------ DOCUMENT PASSAGE

2018 Fiscal Year Final Research Report

A study on acoustic model adaptation for deep-learning-based speech recognition

Research Project

PDF

Project/Area Number	16K00227
Research Category	Grant-in-Aid for Scientific Research (C)
Allocation Type	Multi-year Fund
Section	一般
Research Field	Perceptual information processing
Research Institution	Yamagata University
Principal Investigator	Kosaka Tetsuo 山形大学, 大学院理工学研究科, 教授 (50359569)
Research Collaborator	KATO Masaharu
Project Period (FY)	2016-04-01 – 2019-03-31
Keywords	音声認識 / 音響モデル / ディープニューラルネットワーク / 適応技術 / 話し言葉 / 感情音声 / 音声区間検出
Outline of Final Research Achievements	Although the deep-learning-based speech recognition technology has made great achievements in recent years, the spontaneous-speech-recognition technology has not yet obtained sufficient results. As major factors of performance degradation in speech recognition, a variety of speaker characteristics, acoustic environments, and speaking styles can be mentioned. To solve these problems, I developed techniques centered around acoustic-model adaptation to improve the speech-recognition performance. Consequently, performance improvement was achieved with regard to spontaneous and emotional speech. Additionally, the performance of voice-activity detection was also improved.
Free Research Field	音声情報処理
Academic Significance and Societal Importance of the Research Achievements	本研究により，1)話し言葉音声認識における適応精度の向上，2)雑音下音声区間検出の精度向上，3)感情音声認識の性能向上を達成した．1)は話し言葉音声認識に限らず，異なる分野においても応用可能な適応手法で汎用性の高い技術である．2)の成果を利用してマルチモーダル対話コーパスが整備されており，当該分野の研究者にとって有益と考えられる．また3)についてもロボットと人間との会話など様々な分野に利用が可能である．以上，本研究で開発した技術は波及効果が高く，学術的，社会的意義が高いと考えられる．

------------

- [WRITTEN TASKS]:
1. Print the part of the report starting at "A study on acoustic" and ending at "Scientific Research (C)".
2. Summarize the report in two sentences.
Work from the report alone.

------ RAW RECORDS

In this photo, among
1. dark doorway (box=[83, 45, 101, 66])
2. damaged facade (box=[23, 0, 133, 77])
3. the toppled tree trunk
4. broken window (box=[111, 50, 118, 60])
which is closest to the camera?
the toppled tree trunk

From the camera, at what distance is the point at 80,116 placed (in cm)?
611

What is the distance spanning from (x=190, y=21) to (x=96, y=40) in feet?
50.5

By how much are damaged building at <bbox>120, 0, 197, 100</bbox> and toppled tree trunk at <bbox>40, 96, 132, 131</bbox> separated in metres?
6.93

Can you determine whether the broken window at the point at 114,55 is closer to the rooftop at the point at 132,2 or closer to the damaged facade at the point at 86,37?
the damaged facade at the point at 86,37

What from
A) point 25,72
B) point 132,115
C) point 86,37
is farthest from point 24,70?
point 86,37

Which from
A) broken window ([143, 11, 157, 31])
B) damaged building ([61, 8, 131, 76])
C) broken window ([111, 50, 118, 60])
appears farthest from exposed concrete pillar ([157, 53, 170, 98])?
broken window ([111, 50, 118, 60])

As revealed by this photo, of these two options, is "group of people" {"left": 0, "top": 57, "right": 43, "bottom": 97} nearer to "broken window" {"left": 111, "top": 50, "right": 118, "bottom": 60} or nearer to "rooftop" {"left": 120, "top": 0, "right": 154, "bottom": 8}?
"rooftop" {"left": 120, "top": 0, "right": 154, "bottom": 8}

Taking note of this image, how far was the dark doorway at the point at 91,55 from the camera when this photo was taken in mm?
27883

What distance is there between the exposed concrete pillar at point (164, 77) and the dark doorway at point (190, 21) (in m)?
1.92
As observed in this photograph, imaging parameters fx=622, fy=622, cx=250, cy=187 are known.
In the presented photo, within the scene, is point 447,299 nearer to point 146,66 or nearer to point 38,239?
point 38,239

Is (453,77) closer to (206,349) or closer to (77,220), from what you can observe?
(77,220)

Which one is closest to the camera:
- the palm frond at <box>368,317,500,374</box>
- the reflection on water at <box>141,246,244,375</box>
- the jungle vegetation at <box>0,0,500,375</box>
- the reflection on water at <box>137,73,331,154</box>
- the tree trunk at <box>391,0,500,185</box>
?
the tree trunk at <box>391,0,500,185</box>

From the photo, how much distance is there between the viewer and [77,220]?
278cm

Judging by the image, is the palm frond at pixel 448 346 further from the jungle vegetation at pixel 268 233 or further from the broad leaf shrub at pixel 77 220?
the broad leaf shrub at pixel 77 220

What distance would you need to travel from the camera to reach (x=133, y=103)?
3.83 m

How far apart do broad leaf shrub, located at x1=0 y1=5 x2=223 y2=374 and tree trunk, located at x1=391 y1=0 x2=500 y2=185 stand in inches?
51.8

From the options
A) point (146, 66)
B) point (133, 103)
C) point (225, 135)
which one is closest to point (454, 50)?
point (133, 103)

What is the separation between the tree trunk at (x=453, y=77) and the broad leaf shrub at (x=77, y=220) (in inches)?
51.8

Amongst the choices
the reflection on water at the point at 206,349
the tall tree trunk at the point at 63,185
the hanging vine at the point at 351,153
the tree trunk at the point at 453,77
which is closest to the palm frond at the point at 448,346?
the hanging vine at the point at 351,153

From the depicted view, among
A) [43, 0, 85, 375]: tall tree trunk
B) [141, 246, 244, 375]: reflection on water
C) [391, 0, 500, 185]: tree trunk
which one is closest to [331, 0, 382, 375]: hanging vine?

------------

- [FINAL RESULTS]:
1.
A study on acoustic model adaptation for deep-learning-based speech recognition

Research Project

PDF

Project/Area Number	16K00227
Research Category	Grant-in-Aid for Scientific Research (C)

2. The report describes a Yamagata University project that developed techniques centered on acoustic-model adaptation to improve speech recognition, because deep-learning-based recognition of spontaneous speech has not yet obtained sufficient results. The project improved recognition performance for spontaneous and emotional speech and also improved voice-activity detection.